Jacob Isaacksz. van Ruisdael

Dünenlandschaft mit Eseltreiber

1647, Öl auf Leinwand, 71,7 95,3 cm

Ruisdaels (*Haarlem 1628/29 †Haarlem 1682) Dünenbilder sind durch einen neuartigen Naturalismus im Detail gekennzeichnet, der auf intensive Naturstudien in der Umgebung Haarlems zurückgeht. Mit dem Leipziger Gemälde, einem Frühwerk des Künstlers, schuf Ruisdael allerdings kein „realistisches“ Abbild einer Düne, sondern das Bild eines Landschaftsausschnitts, das zwischen den Polen von Idealität und nicht domestizierter Wildnis schwankt. Zwischen dichter Vegetation mit Gestrüpp, Buschwerk und Bäumen muss sich das Auge einen Weg bahnen, der über den sandigen Pfad in der rechten Bildhälfte auf den Scheitelpunkt der Düne führt, wo kleine Figuren zu entdecken sind, die wohl auf das Meer blicken. Das dominierende Motiv ist das Aufragen und Ausgreifen der Bäume vor dem weiten Himmel, das der Künstler im Gegenlicht und aus Untersicht theatralisch inszenierte. Wir erkennen das für die frühen Jahre typische Streben nach einem Naturausdruck von elementarer Lebendigkeit ebenso wie die Tendenz zur Dramatisierung von Natur und Landschaft. „Die Güte Gottes ist auf der Höhe einer jeden Düne gegenwärtig.“ schrieb 1647 der Kunstsammler und Calvinist Constantijn Huygens (1629–1695).
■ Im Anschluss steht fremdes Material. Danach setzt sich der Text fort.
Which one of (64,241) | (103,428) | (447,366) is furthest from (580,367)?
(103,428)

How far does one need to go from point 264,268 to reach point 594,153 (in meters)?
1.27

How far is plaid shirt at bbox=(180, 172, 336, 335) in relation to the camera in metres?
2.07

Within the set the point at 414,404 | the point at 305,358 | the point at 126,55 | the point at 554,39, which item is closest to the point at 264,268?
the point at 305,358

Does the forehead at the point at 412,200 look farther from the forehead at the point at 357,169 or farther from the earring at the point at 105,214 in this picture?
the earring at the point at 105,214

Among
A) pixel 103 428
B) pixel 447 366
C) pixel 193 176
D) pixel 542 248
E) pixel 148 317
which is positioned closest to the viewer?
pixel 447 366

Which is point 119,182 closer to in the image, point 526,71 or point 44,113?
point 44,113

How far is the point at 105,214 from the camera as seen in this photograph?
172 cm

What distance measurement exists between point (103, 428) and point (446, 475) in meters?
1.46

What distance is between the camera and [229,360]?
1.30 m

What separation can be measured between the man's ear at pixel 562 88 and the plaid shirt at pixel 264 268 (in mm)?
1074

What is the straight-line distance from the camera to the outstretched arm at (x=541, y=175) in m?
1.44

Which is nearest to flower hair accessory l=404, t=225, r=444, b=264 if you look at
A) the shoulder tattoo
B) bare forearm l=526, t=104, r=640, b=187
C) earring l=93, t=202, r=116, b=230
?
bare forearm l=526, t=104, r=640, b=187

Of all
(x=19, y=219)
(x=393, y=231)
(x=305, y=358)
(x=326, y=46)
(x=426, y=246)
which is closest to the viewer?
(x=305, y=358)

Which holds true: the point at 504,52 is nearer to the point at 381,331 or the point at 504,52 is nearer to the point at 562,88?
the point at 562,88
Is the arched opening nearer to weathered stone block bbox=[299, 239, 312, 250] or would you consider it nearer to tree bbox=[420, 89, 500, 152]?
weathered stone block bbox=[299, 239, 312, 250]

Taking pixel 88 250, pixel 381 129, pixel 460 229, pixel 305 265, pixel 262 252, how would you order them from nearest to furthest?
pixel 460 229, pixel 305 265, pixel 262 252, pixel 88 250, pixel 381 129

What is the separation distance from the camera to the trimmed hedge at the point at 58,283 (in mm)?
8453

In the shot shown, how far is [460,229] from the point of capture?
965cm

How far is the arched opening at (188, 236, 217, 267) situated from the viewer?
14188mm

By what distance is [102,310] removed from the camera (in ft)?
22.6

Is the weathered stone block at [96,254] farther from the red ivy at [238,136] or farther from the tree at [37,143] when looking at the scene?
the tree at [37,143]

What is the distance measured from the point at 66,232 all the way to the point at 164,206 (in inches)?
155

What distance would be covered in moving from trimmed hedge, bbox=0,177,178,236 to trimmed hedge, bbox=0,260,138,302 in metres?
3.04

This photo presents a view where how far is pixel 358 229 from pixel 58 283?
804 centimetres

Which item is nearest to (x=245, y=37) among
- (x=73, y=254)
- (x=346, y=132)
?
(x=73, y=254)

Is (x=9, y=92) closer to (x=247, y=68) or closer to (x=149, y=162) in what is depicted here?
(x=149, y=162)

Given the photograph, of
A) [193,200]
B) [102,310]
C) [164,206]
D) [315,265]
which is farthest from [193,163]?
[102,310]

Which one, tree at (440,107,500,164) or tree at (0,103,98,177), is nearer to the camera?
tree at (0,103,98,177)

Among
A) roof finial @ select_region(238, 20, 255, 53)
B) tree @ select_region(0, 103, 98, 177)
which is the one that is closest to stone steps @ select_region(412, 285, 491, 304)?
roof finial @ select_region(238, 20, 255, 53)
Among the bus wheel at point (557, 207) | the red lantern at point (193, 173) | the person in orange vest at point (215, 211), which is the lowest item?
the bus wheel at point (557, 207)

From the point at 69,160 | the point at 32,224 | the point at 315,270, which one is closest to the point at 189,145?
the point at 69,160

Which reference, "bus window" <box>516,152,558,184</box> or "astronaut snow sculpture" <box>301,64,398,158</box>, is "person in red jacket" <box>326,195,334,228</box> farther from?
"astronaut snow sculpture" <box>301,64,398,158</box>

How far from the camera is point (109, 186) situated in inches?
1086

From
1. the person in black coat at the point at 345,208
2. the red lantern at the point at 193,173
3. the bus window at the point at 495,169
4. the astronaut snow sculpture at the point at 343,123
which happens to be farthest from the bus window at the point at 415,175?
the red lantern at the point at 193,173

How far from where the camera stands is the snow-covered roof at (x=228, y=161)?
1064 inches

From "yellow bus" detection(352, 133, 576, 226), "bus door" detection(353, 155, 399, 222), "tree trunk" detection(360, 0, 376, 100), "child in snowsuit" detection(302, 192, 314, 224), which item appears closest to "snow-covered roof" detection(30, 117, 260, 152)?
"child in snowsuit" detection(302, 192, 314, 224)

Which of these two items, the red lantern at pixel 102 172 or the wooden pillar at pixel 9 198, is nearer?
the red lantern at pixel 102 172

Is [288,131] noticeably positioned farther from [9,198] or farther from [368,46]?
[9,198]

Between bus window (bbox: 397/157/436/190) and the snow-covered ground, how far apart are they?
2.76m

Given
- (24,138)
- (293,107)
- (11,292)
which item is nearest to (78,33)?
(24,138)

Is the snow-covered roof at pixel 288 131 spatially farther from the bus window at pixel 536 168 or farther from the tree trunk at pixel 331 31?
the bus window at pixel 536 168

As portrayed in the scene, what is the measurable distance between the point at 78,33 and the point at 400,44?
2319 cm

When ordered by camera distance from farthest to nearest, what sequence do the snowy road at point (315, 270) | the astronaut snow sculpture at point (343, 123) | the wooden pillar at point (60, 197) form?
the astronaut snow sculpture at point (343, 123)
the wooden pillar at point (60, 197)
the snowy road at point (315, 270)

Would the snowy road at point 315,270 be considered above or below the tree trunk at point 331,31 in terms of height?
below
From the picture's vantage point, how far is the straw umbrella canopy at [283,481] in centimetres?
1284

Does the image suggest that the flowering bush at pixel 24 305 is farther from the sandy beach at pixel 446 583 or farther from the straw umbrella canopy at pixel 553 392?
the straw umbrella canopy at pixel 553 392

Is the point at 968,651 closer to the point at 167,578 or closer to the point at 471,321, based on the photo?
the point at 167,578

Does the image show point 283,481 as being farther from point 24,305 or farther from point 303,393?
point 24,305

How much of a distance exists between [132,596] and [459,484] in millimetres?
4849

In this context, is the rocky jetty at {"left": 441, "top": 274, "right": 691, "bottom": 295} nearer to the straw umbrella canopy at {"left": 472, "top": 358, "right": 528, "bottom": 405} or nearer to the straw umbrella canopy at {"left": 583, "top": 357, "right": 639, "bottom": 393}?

Der Künstler hat den Kontrast der kleinen Figuren auf der Dünenspitze im Sonnenlicht gegen den weiten Himmel auf die Spitze getrieben. Menschen auf Dünen waren seit Jan van Goyen (s. S. 90) ein Topos der holländischen Landschaftsmalerei. Neu ist die Idee, sie im idyllischen Ausschnitt der Bäume zu präsentieren. Neben einer religiösen Bedeutung, die hier mitschwingen mag, betrachten sie die Landschaft als ästhetisches Objekt: Die Düne wird zum Belvedere.